Available data:
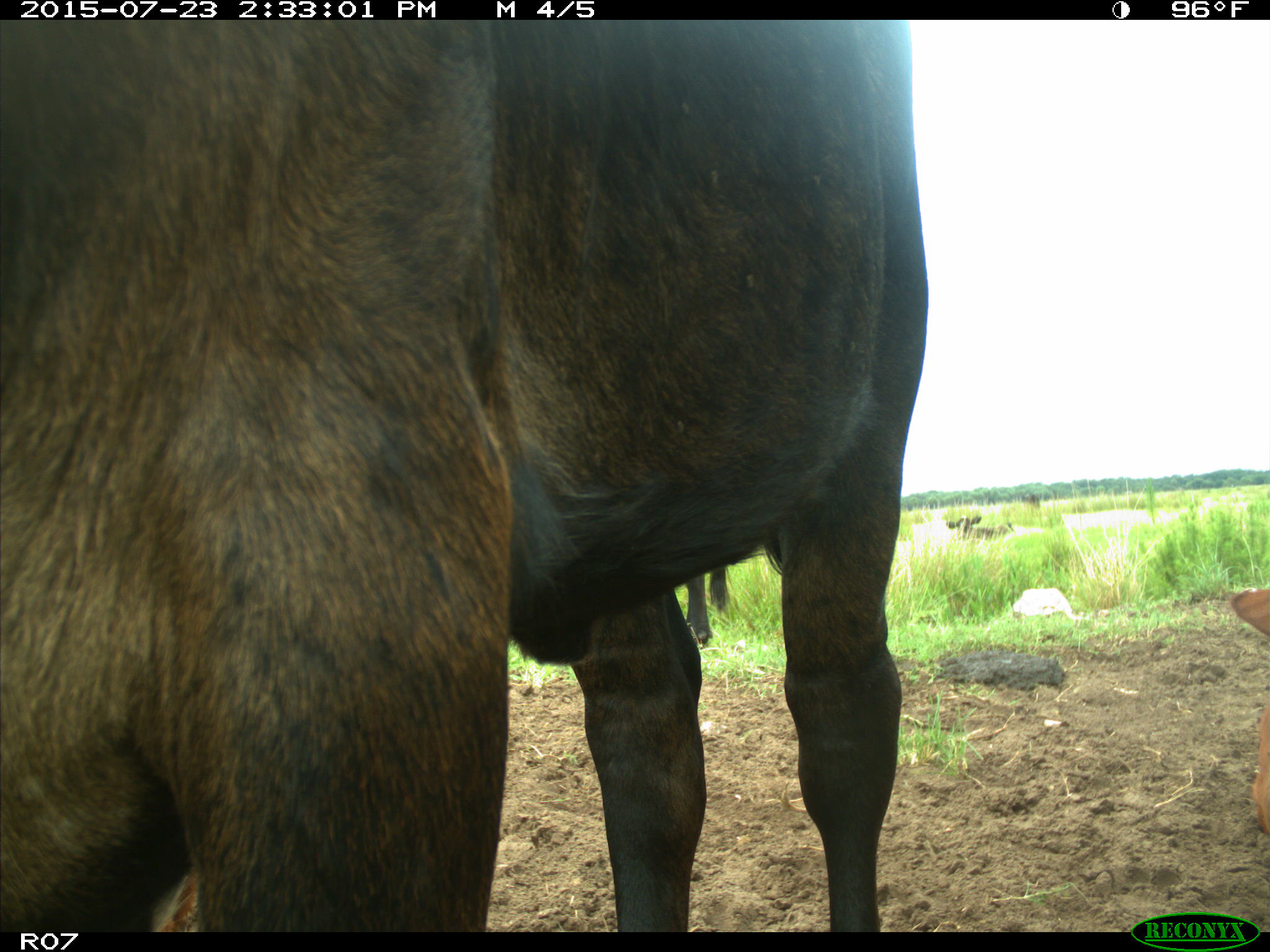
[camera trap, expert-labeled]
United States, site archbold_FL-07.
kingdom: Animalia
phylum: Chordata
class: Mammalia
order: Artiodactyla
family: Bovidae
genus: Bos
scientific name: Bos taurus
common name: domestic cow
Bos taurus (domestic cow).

Exercise instructions:
Could the entries above be restated word for word, with the pictures left out?

Exercise solution:
[camera trap, expert-labeled]
United States, site archbold_FL-07.
kingdom: Animalia
phylum: Chordata
class: Mammalia
order: Artiodactyla
family: Bovidae
genus: Bos
scientific name: Bos taurus
common name: domestic cow
Bos taurus (domestic cow).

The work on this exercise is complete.